Yikes! It sounds a little over-the-top, but according to a study conducted by Molly Shores of the Puget Sound VA Health Care System and the University of Washington, men over age 40 with low testosterone levels have a higher risk of death over a 4-year period than men with normal levels. The reason is not yet clear and researchers say it is possible that an unknown factor may be responsible for both the low testosterone levels and increased mortality.
The study found that testosterone levels can vary dramatically between different men and even within an individual as a result of stress or an illness; though studies consistently show that testosterone levels do decrease as men age.

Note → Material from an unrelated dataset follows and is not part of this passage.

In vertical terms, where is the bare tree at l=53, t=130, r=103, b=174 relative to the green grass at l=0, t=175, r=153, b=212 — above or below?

Levels of the hormone peak during a man's late twenties but begin to decline soon after; decreasing about 1.5% per year after the age of thirty. This decline is believed to be caused by age-related changes in the testes, where testosterone is produced and also in the brain.
"Nearly 35% of men with low testosterone died during the course of the study"
Low testosterone levels can cause decreases in muscle mass and bone density, decreased sex drive and sexual performance, reduced energy and stamina, irritability and feelings of sadness and depression. Researchers studied the relationship between measured testosterone levels and death in 858 veterans who were forty years or older. Participants were followed for 4.3 years (on average) and had their testosterone levels tested at least twice during the study period.
About 19% of the men had low testosterone, 28% had levels between low and normal, and 53% testosterone levels that were normal. Roughly 20% of the men with normal levels died during the course of the study. In contrast, nearly 35% of men with low testosterone levels died in the same period. In short, the men with low testosterone had an 88% percent increased risk of mortality when compared to men with normal levels. This effect persisted even after variables like age, ill-health, and obesity were taken into consideration. This finding suggests that the link between low testosterone and mortality is not simply due to illness.
Because this is a retrospective study, researchers can only conclude that low testosterone levels and increased mortality are linked, but not how they are linked. "The men with low testosterone did have higher death rates, but it may be due to some other factor that we weren't able to measure," Shores said, stating that further studies need to be conducted on larger and more diverse groups.